The animation matched that spirit, with images whose simplicity belied their surprising beauty and brought the characters to life in ways we hadn’t seen since Sleeping Beauty three decades earlier. Disney spared no expense when it came to the animation, pulling footage of weightless astronauts to nail the undersea look. (Among its other notable qualities, it was the last Disney feature to rely so heavily on traditional cel animation.) It proved an irresistible visual treat, further diminishing its plot troubles, and reminding us precisely how this studio earned its spurs.
And the love story still works, despite its bland prince and the villain’s propensity to steal the show. Ariel falls for the handsome young Eric (voiced by Christopher Daniel Barnes) and cuts a deal with Ursula to gain human legs at the cost of her voice. She has three days to get the boy to kiss her, or else her soul belongs to the sea witch: part of a larger plot to bring Ariel’s father King Triton (voiced by Kenneth Mars) to his knees (or fins, as the case ma be). The basics stick reasonably closely to Andersen, helping it move briskly along and keeping the wodginess in check.
Its assets arrived like a thunderclap, and thanks to the formula it established, subsequent Disney animated films were able to deftly escape the minor flaws that dogged it. Besides being a huge hit for the company (and scoring the first of many, many, many Best Original Song Oscars for them), it introduced a whole new generation of little girls to Disney’s zeitgeist and – for better or worse – relaunched the notion of the Disney Princess onto the world.

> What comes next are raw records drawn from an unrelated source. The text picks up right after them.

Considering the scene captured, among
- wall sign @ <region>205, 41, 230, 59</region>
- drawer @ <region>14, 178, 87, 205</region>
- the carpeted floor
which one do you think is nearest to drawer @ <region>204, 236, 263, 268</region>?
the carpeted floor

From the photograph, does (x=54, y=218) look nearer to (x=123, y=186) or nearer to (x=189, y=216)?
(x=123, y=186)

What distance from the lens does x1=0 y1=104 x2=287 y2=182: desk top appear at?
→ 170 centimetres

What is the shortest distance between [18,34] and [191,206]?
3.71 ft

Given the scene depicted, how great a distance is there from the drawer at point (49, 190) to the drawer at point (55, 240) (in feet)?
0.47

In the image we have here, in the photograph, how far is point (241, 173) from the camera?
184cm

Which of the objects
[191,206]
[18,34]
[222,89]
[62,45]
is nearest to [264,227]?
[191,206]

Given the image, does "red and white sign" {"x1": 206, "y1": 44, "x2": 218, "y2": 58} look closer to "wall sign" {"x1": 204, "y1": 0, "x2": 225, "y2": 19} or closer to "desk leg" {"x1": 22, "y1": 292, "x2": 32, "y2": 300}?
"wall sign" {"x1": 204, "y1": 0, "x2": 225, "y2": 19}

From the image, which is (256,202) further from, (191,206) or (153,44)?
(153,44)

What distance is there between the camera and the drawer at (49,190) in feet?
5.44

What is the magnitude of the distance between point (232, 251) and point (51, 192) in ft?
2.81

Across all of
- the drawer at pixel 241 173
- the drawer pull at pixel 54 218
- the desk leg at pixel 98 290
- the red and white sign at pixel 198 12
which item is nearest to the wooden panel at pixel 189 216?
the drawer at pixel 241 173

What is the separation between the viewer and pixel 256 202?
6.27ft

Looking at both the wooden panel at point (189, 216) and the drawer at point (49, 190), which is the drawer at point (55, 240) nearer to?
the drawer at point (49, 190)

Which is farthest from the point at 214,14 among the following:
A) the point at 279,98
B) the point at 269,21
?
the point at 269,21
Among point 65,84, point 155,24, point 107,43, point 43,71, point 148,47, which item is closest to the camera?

In retrospect, it’s easy to set its groundbreaking nature aside, especially with the likes of Beauty and the Beast surpassing its magic. But those later films would never have happened without the trail it blazed, and like a lot of Disney animated features, it hasn’t aged a day since its release.
The new Blu-ray set does full justice to it, starting with the pristine image that brings the eye-popping colors to gorgeous life. We’ve come to expect that from this company, which treats its classics with the reverence and respect that deserve. A huge fistful of extra goodies sweetens the pot even further, with about an hour of all-new featurettes that largely speak to grown-up fans more than kids. They include an examination of the live-action references used by the animators, a look at one of the film’s deleted characters, a self-serving piece involving Benson riding the new Little Mermaid attraction at Walt Disney World, a set of music videos, a discussion with numerous Disney animators about their work and inspiration, and the highlight of the set: 16 minutes of Ashman talking about his approach to the material. This comes on top of all of the original DVD features – two-plus hours of music, behind-the-scenes goodies and promotional content. (The DVD stuff is a bit more kid-friendly than the new Blu-ray material.)
Add the ubiquitous 3D, DVD and digital copies, and you have the kind of Blu-ray you’d expect for a movie like this. Time has not diminished its charms, and its shortcomings, while still present, pale beside the legacy it left behind. There aren’t many films that genuinely changed the way movies were made. The Little Mermaid is one of them, and while its ideas eventually became a cliché-ridden institution, you wouldn’t know it to look at the magic onscreen here.